FIG. 3 is a flowchart showing an example of more detailed operation of step S110. In the example shown in FIG. 3, the Computer 50 is configured or programmed to monitor the position of the agricultural machine 100, and based on the position of the agricultural machine 100, estimate the consumption status of the agricultural material. In the example of FIG. 3, step S110 includes steps S111 to S114.

At step S111, the computer 50 is configured or programmed to acquire chronological data of the position of the agricultural machine 100 from the agricultural machine 100. With a fixed cycle, for example, the agricultural machine 100 transmits information indicating the position of the agricultural machine 100 as measured by a positioning device, e.g., a GNSS receiver, to the computer 50. As a result, the computer 50 is able to acquire chronological data of the position of the agricultural machine 100.

At step S112, from the chronological data of the position of the agricultural machine 100 and the working breadth of the agricultural machine 100, the computer 50 is configured or programmed to calculate the geometric area of an already-worked area for which the work has been completed. Specifically, from the chronological data of position, the computer 50 is configured or programmed to determine a distance that has been traveled by the agricultural machine 100 while performing a task that involves consumption of the material since the last time the material was replenished and until now, and by multiplying the distance with the working breadth, calculates a geometric area of the already-worked area. Herein, the working breadth of the agricultural machine 100 is known, and the information thereof is recorded in the storage in advance.

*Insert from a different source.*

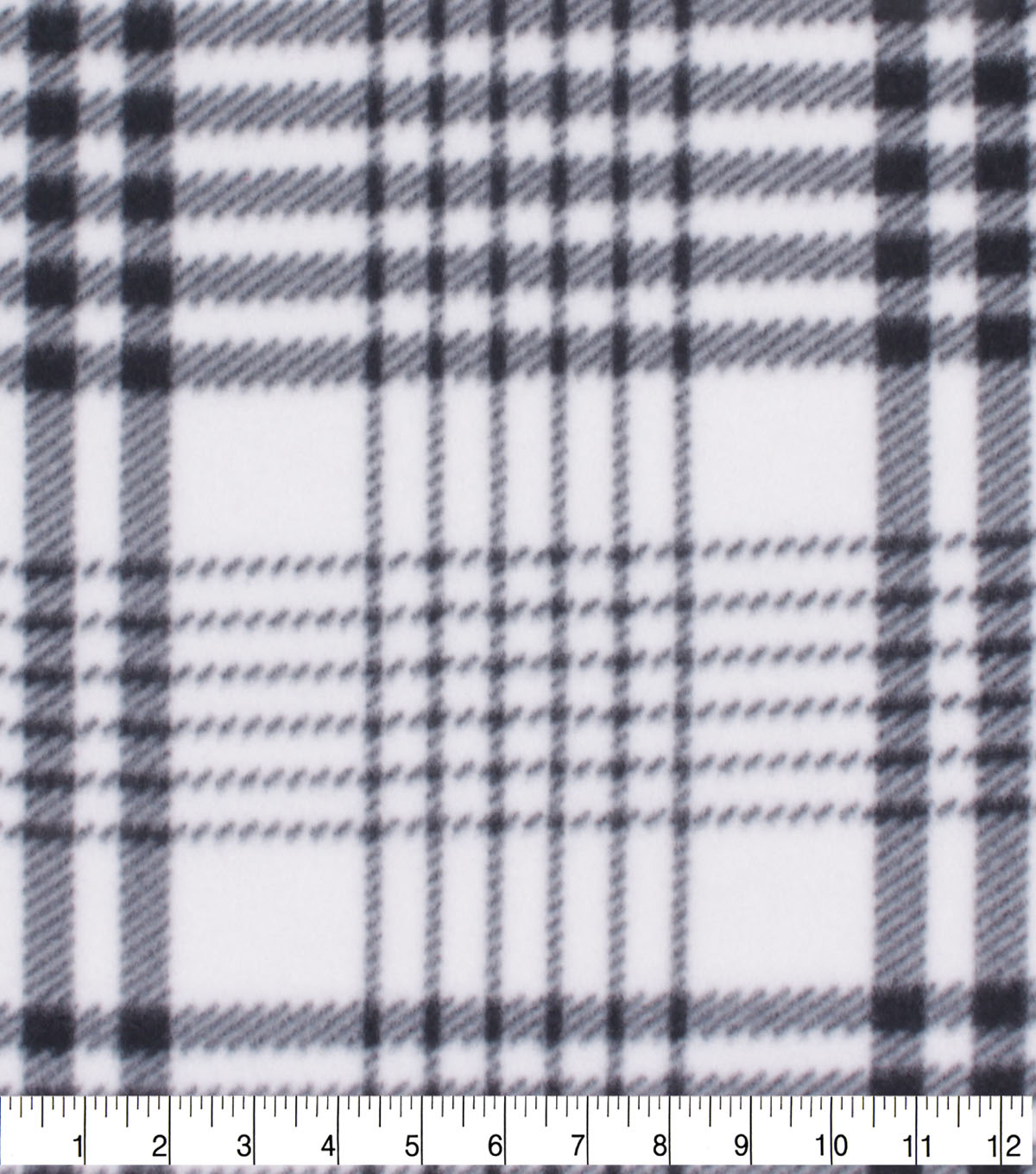 Blizzard Fleece Fabric-White & Black Plaid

At step S113, the computer 50 is configured or programmed to calculate a consumed amount of the material by multiplying the consumed amount of the material per unit area with the geometric area of the already-worked area. The consumed amount of the material per unit area is known, and the information thereof is recorded in the storage in advance.

At step S114, the computer 50 is configured or programmed to calculate a remaining amount of the material by subtracting the consumed amount up to now from an initially-carried amount of the material. The initially-carried amount of the material is known, and the information thereof is recorded in the storage in advance.

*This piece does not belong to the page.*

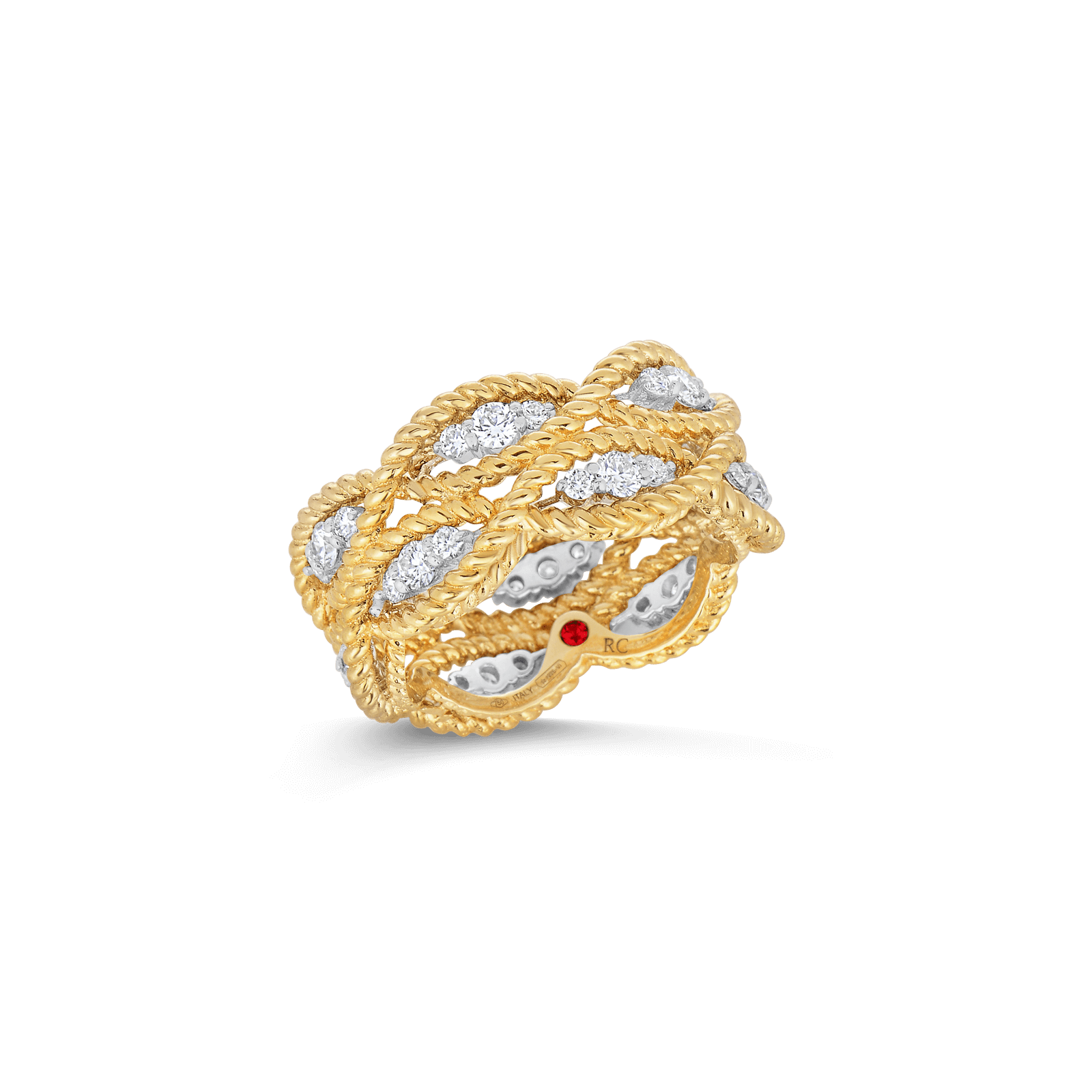 2 Row Ring With Diamonds 18k Yellow Gold, 6.5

With the above method, the computer 50 can acquire information of the remaining amount of the material, as information indicating the consumption status of the material. Note that the operation shown in FIG. 3 is an example, and the consumption status of the material may be estimated by other methods. For example, in a case where the agricultural machine 100 is a self-driving agricultural machine and performs self-traveling along a target path that is set within the field, the geometric area of the already-worked area can be determined based on information of the target path and on the current position of the agricultural machine 100.

At step S120 shown in FIG. 2, the computer 50 is configured or programmed to acquire respective positional information of the storage location and the delivery location. The positions of the storage location and the delivery location are known, and the positional information thereof is recorded in the storage in advance. Note that the position of the delivery location may be changed in accordance with the position of the agricultural machine 100. For example, based on the consumption status of the agricultural material, the work path of the agricultural machine 100, and the position and moving speed of the agricultural machine 100, the computer 50 may estimate a point of depletion at which the remaining amount of the agricultural material becomes smaller than a predetermined amount, and determine a delivery location in accordance with the point of depletion. Through such operation, a place near the point of depletion can be set as a delivery location, such that the movement of the agricultural machine 100 for material replenishment can be reduced. Step S120 may be performed before step S110, or Concurrently with step S110.

At step S130, based on the consumption status of the agricultural material, the position of the storage location, and the position of the delivery location, the computer 50 determines a transport start timing of the transport vehicle 300 toward the delivery location. For example, the computer 50 may determine the transport start timing by performing a process shown in FIG. 4.

FIG. 4 is a flowchart showing a specific example of the operation of step S130, In the example of FIG. 4, step S130 includes steps S131 to S133.

At step S131, based on the consumption status of the agricultural material, the computer 50 is configured or programmed to estimate a time of depletion at which the remaining amount of the agricultural material becomes smaller than a predetermined amount. For example, first, based on the moving speed of the agricultural machine 100, the working breadth of the agricultural machine 100, and the consumed amount of the material per unit area, the computer 50 is configured or programmed to calculate a consumed amount of the material per unit time. Next, by dividing the current remaining amount of the material with the consumed amount of the material per unit time, the computer 50 is configured or programmed to calculate an amount of time left until the material will become depleted, thus estimating a time of depletion.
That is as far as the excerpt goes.